The dreams shared by Blaise's narrators are always highly symbolic and archetypal in form, a conclusion supported by even the most cursory reading of Blaise's second short story collection, Tribal Justice. Here, in some of his richest and most evocative fiction, Blaise returns again and again to his narrators' meditations on their art. If there is a paradigmatic Blaise story—one that reveals the various tensions I have described—it is surely "Grids and Doglegs." It begins with its narrator recalling his interest in creativity, maps, education, history, archaeology, and cultural life; but no sooner is this interest articulated than it is ruthlessly undercut by hints of isolation and impending doom. Other stories—I think particularly of "Notes Beyond a History" and "At the Lake"—are framed by the same kind of divided opening, and by the same suggestion that the narrator who inhabits that opening is psychologically split.
Blaise's first two books established him as one of the finest short story writers in Canada at the very time he decided to explore a different genre. While Lunar Attractions proved that Blaise could master the novel form, it also demonstrated that his fundamental attraction to self-reflective writing remained central to his art. After all, Lunar Attractions is a semi-autobiographical account of a writer's development: David Greenwood insists on seeing himself in every aspect of his creation, so much so that his fiction becomes an intricate confession about his failure to get beyond himself. Yet Lunar Attractions is by no means purely solipsistic: it is a book about our times, about growing up in our times, and about the symbols and systems we use to explain our lives. Blaise has written that he wanted "to create the portrait of the authentically Jungian or even Freudian whole mind," which "sees every aspect of the natural and historical world being played out in its own imagination, and it literally creates the world that it sees."
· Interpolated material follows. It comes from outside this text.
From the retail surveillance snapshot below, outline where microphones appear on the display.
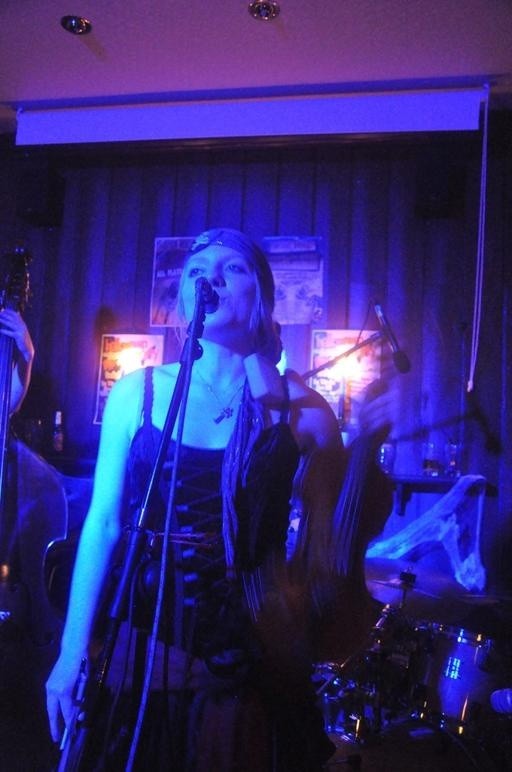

These words suggest that for Blaise the writer can never be merely a recorder or even the interpreter of events. He must give form to experience and must be responsible to that form. The nature of this responsibility is the focus of Blaise's second novel, Lusts. Here the nature of writing is explored through Richard Durgin's struggle to understand the suicide of his wife, a successful poet who challenged Durgin's assumptions about the social and political implications of art.
If Rachel is Richard's "other self" then her death is doubly significant: it suggests that Blaise may have overcome the personal divisions that kept his successive narrators from becoming whole. Does this mean that he has found the integrated self he has sought throughout his work? A forthcoming volume of autobiographical essays may answer this question. But Blaise has written autobiography before—most notably in Days and Nights in Calcutta —only to return to the story of his personal and aesthetic search. The search is essential to his art, for the quality of his writing—its permutations, obsessions, and complex use of voice—is tragically dependent on Blaise's constant inability to find himself or his final story.